◆ **EXCERPT TO READ**:
Many people experience concerns when returning from an extended period of leave and I was no exception. Due to a major restructure in my department, I returned to a more senior role, which in itself brought additional challenges. I also felt the common experience of ‘imposter syndrome’ when trying to re-establish my clinical skills and learn new processes that had been introduced during my absence.

The Career Development course provided in the initial months of the fellowship gave me an exciting opportunity to evaluate my current role and responsibilities, as well as considering different leadership, communication and presentation styles. This course made me question my leadership style and show me ways I could develop, whilst staying authentic to the person I am. The course also provided some great techniques for shifting that feeling of ‘imposter syndrome’ and acknowledging the skills that I had.

The feedback from the 360 Leadership model also set a benchmark for assessing my current leadership style, as well as providing a great opportunity for self-evaluation and reflection. The feedback I received was very useful in terms of understanding how I am perceived by peers, team members and managers, and provided clarity in the areas I particularly need to develop.

An additional benefit of this Fellowship has been meeting, spending time with and getting to know the other Fellows. They have been a constant source of support and advice throughout the last few months. They are an inspiring group of women who face similar work and life challenges with strength and resilience.

◆ **DATASET EXCERPT**:
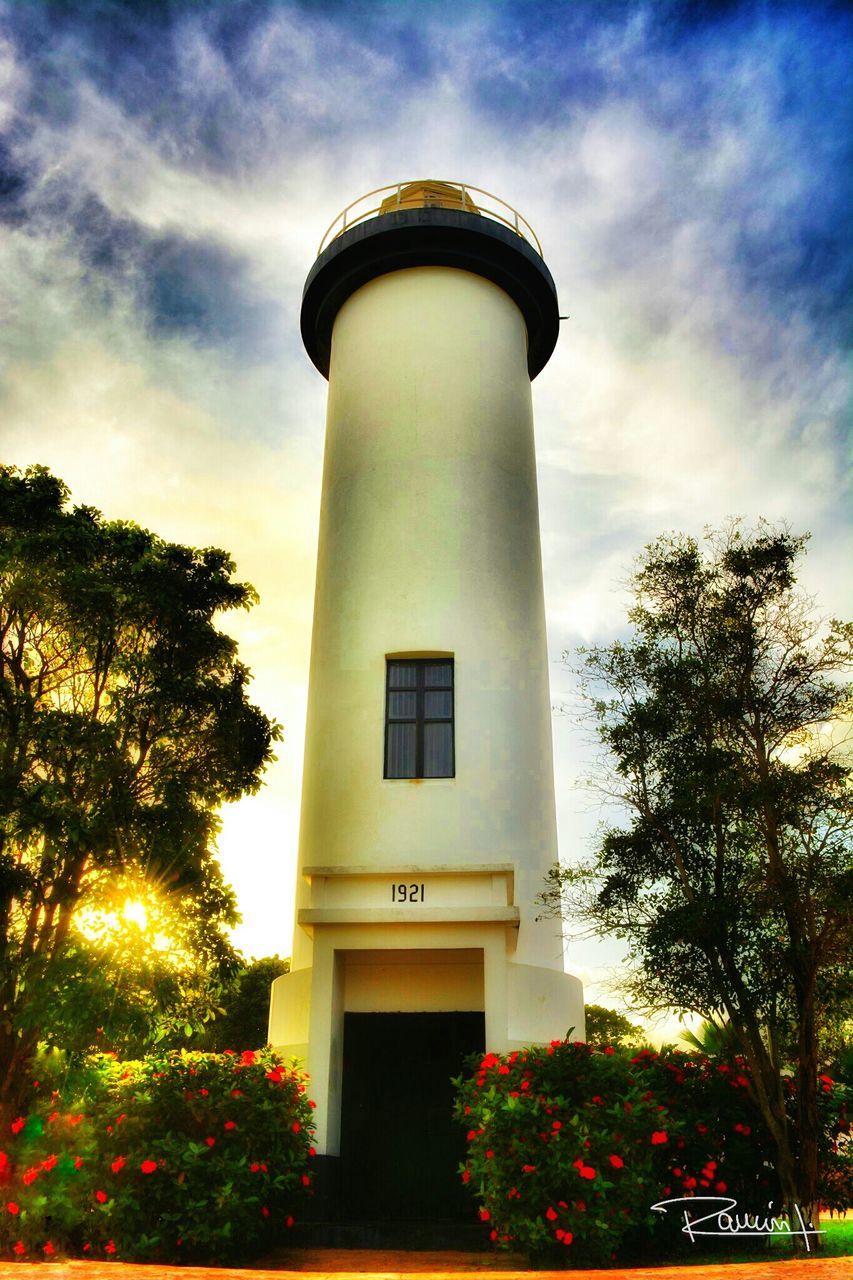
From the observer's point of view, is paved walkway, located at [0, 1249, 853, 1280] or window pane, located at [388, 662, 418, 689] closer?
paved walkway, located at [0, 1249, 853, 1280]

◆ **EXERCISES**:
1) Summarize the piece about returning from leave in exactly two sentences.
2) In the piece about returning from leave, what caused the writer to return to a more senior role?

◆ **ANSWER SECTION**:
1) After an extended leave, the writer came back to a more senior role following a department restructure and felt "imposter syndrome" while re-establishing clinical skills and learning new processes. The fellowship's Career Development course, the 360 Leadership feedback, and the support of the other Fellows helped the writer reflect on their leadership style, identify areas to develop, and acknowledge their own skills.

2) A major restructure in the writer's department.